Exposed API keys in AI-built apps: how to find and fix them

Secret keys vs publishable keys

Not every key in your frontend is a problem. Some are meant to be public: Stripe's pk_live key, a Supabase anon key, a Firebase web config. Those are fine in the browser by design.

The dangerous ones are SECRET keys — Stripe sk_live, OpenAI keys, AWS keys, and the Supabase service_role key. These grant real power: charging cards, spending your AI credits, or reading your entire database. If any of these are in your client-side JavaScript, treat them as stolen.

How to find them

Open your live app's JavaScript bundles (DevTools → Sources, or View Source) and search for tell-tale prefixes: 'sk_live_' (Stripe), 'sk-' (OpenAI), 'AKIA' (AWS), and JWTs containing 'service_role' (Supabase admin key).

Attackers automate exactly this — they crawl deployed apps and grep the bundles for these patterns. A scan that finds your key in seconds is a scan an attacker can run too.

The correct fix

Move the secret to the server. Create a small server route (an API endpoint or serverless function) that holds the key in a server-only environment variable and makes the third-party call on the browser's behalf. The browser calls your route; your route calls Stripe/OpenAI/etc.

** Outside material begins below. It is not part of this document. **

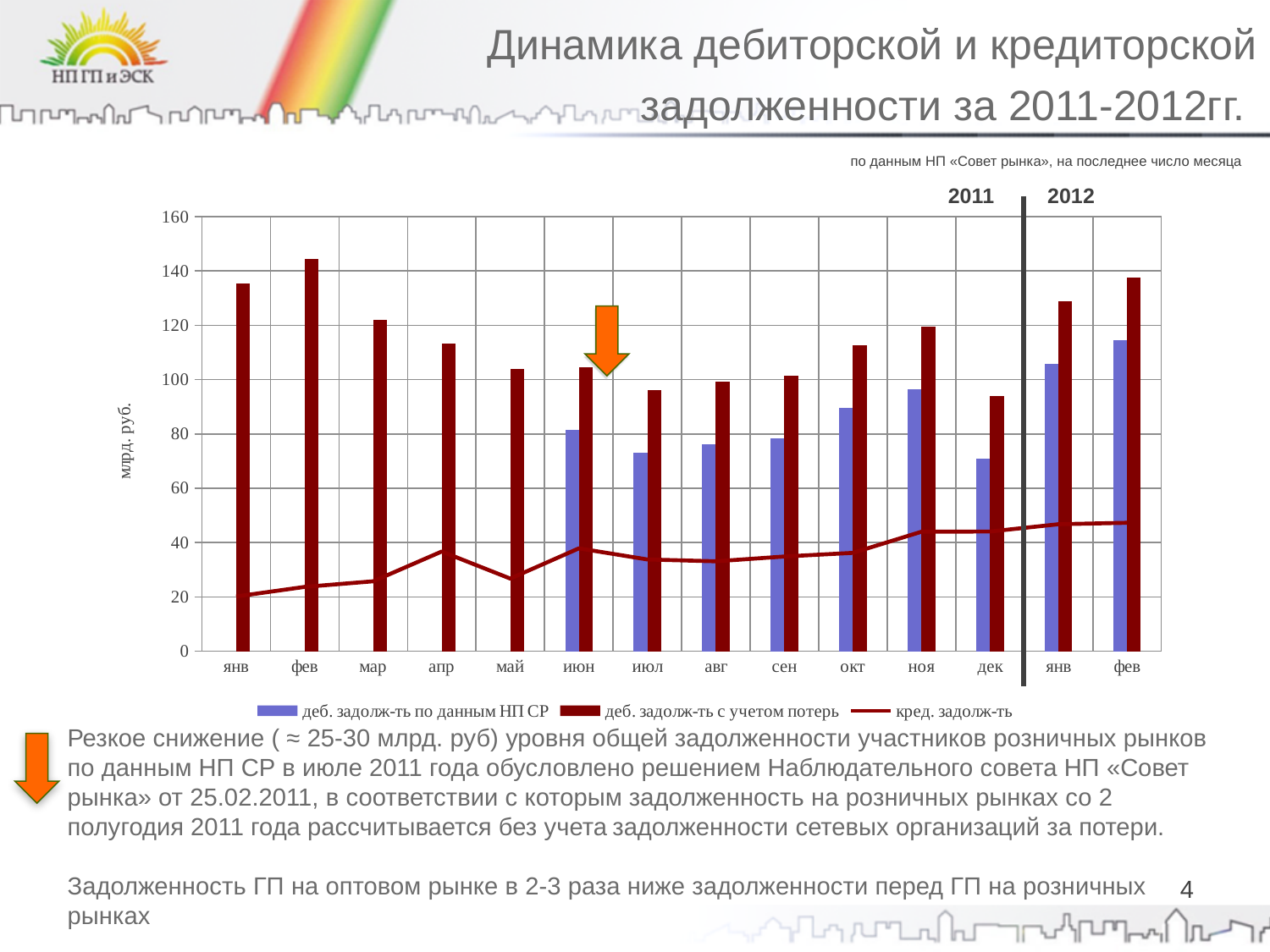
What is the label of the vertical axis? млрд. руб. What kind of chart is shown on the slide? A combined bar and line chart Is the value of 'деб. задолж-ть с учетом потерь' for дек 2011 greater or less than 100? less Which is larger in апр 2011 or май 2011 for 'деб. задолж-ть с учетом потерь'? апр 2011 Is the value of 'кред. задолж-ть' for янв 2011 greater or less than 40? less How many series does the chart legend list? 3 In which month is the 'деб. задолж-ть по данным НП СР' bar highest? фев 2012 Is the value of 'деб. задолж-ть по данным НП СР' for фев 2012 greater or less than 100? greater Which series is drawn as a line rather than bars? кред. задолж-ть In which month is the 'кред. задолж-ть' line at its lowest? янв 2011 How many months (categories) are shown along the x axis? 14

Then rotate the exposed key in the provider's dashboard. Removing it from your code does not un-leak it — anyone who already grabbed it still has it until you revoke it.

Paste VibeShield's fix prompt for each finding into Cursor or Lovable and it will scaffold the server route and remove the key from the client for you.

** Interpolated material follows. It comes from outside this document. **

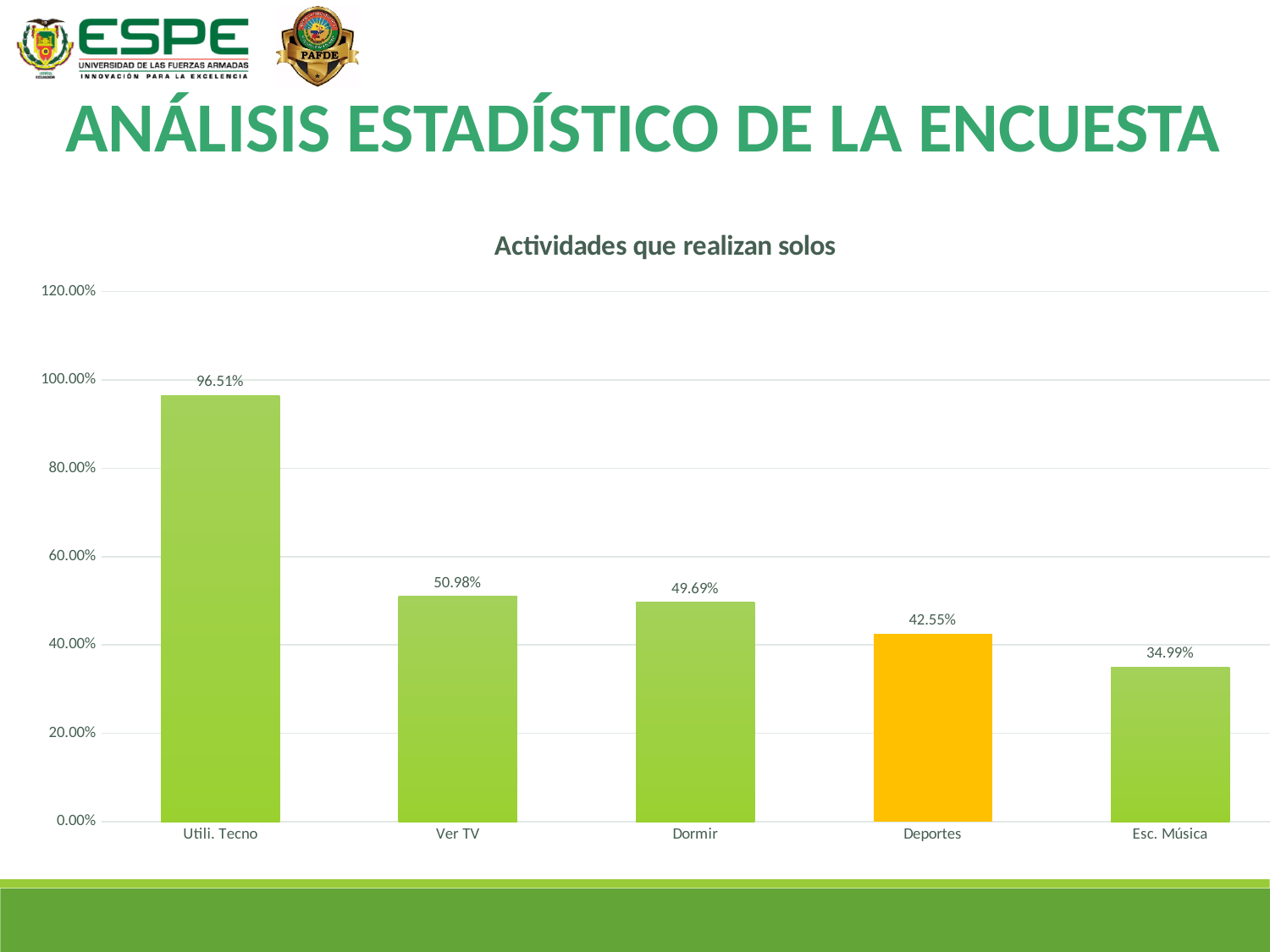
What is the difference between the values for Utili. Tecno and Ver TV? 45.53% What is the title of the chart? Actividades que realizan solos What kind of chart is shown on the slide? bar chart Is the value for Ver TV greater or less than 60.00%? less How many categories are shown on the x axis? 5 What is the difference between the values for Deportes and Esc. Música? 7.56% What is the value for Deportes? 42.55% Which category has the highest value? Utili. Tecno What is the value for Esc. Música? 34.99% Which is larger, the value for Dormir or the value for Deportes? Dormir What is the value for Utili. Tecno? 96.51% Which category has the lowest value? Esc. Música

Frequently asked questions

I rotated the key but it's still in an old deploy — is that a problem?

Rotating the key makes the old value useless, which is the point. Just make sure the new secret key never ships to the client again.

Can I just obfuscate the key instead?

No. Anything the browser can use, an attacker can extract. Obfuscation slows nobody down — the key has to live on the server.